Download or read book Difference Methods and Their Extrapolations written by G.I. Marchuk and published by Springer Science & Business Media. This book was released on 2012-12-06 with total page 342 pages. Available in PDF, EPUB and Kindle. Book excerpt: The stimulus for the present work is the growing need for more accurate numerical methods. The rapid advances in computer technology have not provided the resources for computations which make use of methods with low accuracy. The computational speed of computers is continually increasing, while memory still remains a problem when one handles large arrays. More accurate numerical methods allow us to reduce the overall computation time by of magnitude. several orders The problem of finding the most efficient methods for the numerical solution of equations, under the assumption of fixed array size, is therefore of paramount importance. Advances in the applied sciences, such as aerodynamics, hydrodynamics, particle transport, and scattering, have increased the demands placed on numerical mathematics. New mathematical models, describing various physical phenomena in greater detail than ever before, create new demands on applied mathematics, and have acted as a major impetus to the development of computer science. For example, when investigating the stability of a fluid flowing around an object one needs to solve the low viscosity form of certain hydrodynamic equations describing the fluid flow. The usual numerical methods for doing so require the introduction of a "computational viscosity," which usually exceeds the physical value; the results obtained thus present a distorted picture of the phenomena under study. A similar situation arises in the study of behavior of the oceans, assuming weak turbulence. Many additional examples of this type can be given.

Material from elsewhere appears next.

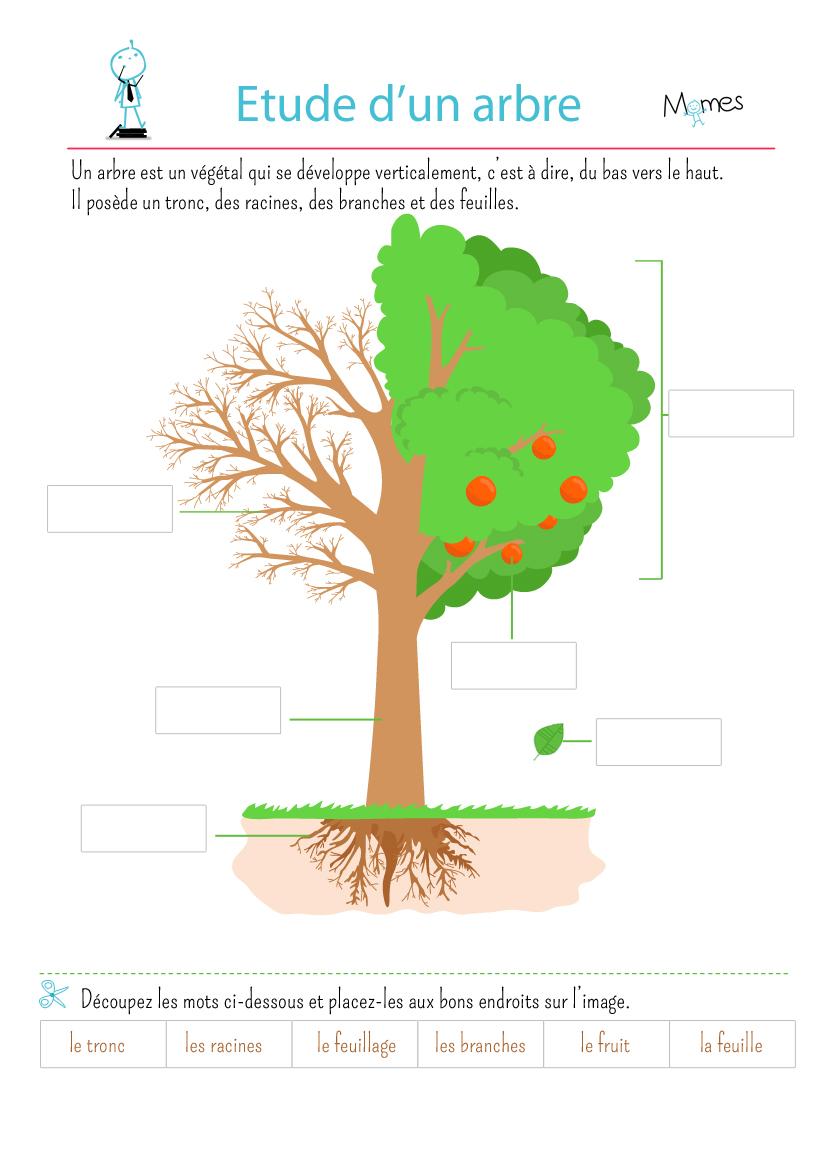 L 39 tude d 39 un arbre - L arbre le pommier ...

Download or read book Analytical and Numerical Methods for Pricing Financial Derivatives written by Daniel Sevcovic and published by . This book was released on 2011 with total page 0 pages. Available in PDF, EPUB and Kindle. Book excerpt: This book presents the reader with basic facts and knowledge of pricing financial derivatives. Also discussed herein is the qualitative analysis and practical methods of their pricing. The extensive expansion of various financial derivatives dates back to the beginning of seventies. The analysis of derivative securities was motivated by pioneering works due to economists Myron Scholes and Robert Merton and the theoretical physicist Fisher Black. They derived and analysed a pricing model nowadays referred to as the Black--Scholes model. The approach was indeed revolutionary as it brought the method of pricing derivative securities by means of solutions to partial differential equations.